:: Material provided ::
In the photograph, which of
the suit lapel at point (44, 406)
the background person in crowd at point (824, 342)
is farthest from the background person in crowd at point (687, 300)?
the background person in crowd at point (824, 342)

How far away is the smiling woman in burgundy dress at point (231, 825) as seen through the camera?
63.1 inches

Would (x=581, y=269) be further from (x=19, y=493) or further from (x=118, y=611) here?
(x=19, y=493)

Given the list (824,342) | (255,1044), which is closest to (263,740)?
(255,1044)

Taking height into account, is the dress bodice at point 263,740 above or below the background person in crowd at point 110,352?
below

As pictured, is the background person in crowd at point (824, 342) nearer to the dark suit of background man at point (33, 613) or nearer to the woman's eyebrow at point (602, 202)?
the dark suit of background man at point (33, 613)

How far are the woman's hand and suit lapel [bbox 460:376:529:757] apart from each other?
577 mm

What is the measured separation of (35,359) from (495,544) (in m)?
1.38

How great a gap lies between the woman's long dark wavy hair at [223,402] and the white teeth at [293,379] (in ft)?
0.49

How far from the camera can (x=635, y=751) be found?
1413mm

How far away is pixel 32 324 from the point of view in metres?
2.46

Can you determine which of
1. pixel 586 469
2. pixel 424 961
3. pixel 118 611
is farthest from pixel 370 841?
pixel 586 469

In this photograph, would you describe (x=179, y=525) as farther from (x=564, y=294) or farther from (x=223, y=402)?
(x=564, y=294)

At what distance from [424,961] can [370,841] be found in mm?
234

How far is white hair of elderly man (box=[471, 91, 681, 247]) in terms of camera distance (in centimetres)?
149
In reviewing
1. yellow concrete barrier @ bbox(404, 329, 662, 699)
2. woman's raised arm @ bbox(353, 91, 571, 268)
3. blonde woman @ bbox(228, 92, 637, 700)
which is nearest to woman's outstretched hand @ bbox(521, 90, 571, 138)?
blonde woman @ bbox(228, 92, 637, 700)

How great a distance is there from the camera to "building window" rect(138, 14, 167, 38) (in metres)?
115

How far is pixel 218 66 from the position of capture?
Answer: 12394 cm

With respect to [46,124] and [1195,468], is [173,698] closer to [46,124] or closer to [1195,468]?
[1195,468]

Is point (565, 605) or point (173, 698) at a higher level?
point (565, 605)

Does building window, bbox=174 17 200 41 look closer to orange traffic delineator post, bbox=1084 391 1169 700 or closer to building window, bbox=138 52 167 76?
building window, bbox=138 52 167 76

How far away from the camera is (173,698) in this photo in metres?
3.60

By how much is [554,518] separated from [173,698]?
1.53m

:: Goal ::
Copy every row above word for word, without changing a single line.

:: Task solution ::
In the photograph, which of
the suit lapel at point (44, 406)
the background person in crowd at point (824, 342)
is farthest from the background person in crowd at point (687, 300)?
the background person in crowd at point (824, 342)

How far away is the smiling woman in burgundy dress at point (231, 825) as seen through the camera?
63.1 inches

Would (x=581, y=269) be further from (x=19, y=493) or further from (x=118, y=611) here?
(x=19, y=493)

Given the list (824,342) | (255,1044), which is closest to (263,740)?
(255,1044)

Taking height into account, is the dress bodice at point 263,740 above or below the background person in crowd at point 110,352?
below

As pictured, is the background person in crowd at point (824, 342) nearer to the dark suit of background man at point (33, 613) or nearer to the woman's eyebrow at point (602, 202)?
the dark suit of background man at point (33, 613)

How far are the woman's hand and suit lapel [bbox 460:376:529:757] apart from each other?
577 mm

What is the measured separation of (35,359) from (495,544) (in m)?
1.38

How great a gap lies between the woman's long dark wavy hair at [223,402] and the white teeth at [293,379] (in ft)?
0.49

How far from the camera can (x=635, y=751) be found?
1413mm

How far away is pixel 32 324 from the point of view in metres?
2.46

Can you determine which of
1. pixel 586 469
2. pixel 424 961
3. pixel 118 611
is farthest from pixel 370 841?
pixel 586 469

In this photograph, would you describe (x=179, y=525) as farther from (x=564, y=294) or farther from (x=223, y=402)?
(x=564, y=294)

At what distance from [424,961] can [370,841] be found in mm?
234

How far is white hair of elderly man (box=[471, 91, 681, 247]) in terms of camera distance (in centimetres)?
149
In reviewing
1. yellow concrete barrier @ bbox(404, 329, 662, 699)
2. woman's raised arm @ bbox(353, 91, 571, 268)
3. blonde woman @ bbox(228, 92, 637, 700)
which is nearest to woman's outstretched hand @ bbox(521, 90, 571, 138)?
blonde woman @ bbox(228, 92, 637, 700)

How great a distance is there from the camera to "building window" rect(138, 14, 167, 38) (in metres)?
115

How far is pixel 218 66 from the position of capture?
Answer: 12394 cm

With respect to [46,124] and [1195,468], is [173,698] closer to [46,124] or closer to [1195,468]?
[1195,468]

Is point (565, 605) or point (173, 698) at a higher level?
point (565, 605)

Does building window, bbox=174 17 200 41 look closer to orange traffic delineator post, bbox=1084 391 1169 700 or closer to building window, bbox=138 52 167 76?
building window, bbox=138 52 167 76

How far away from the camera is (173,698) in this photo in metres?
3.60

By how much is [554,518] separated from [173,698]?
1.53m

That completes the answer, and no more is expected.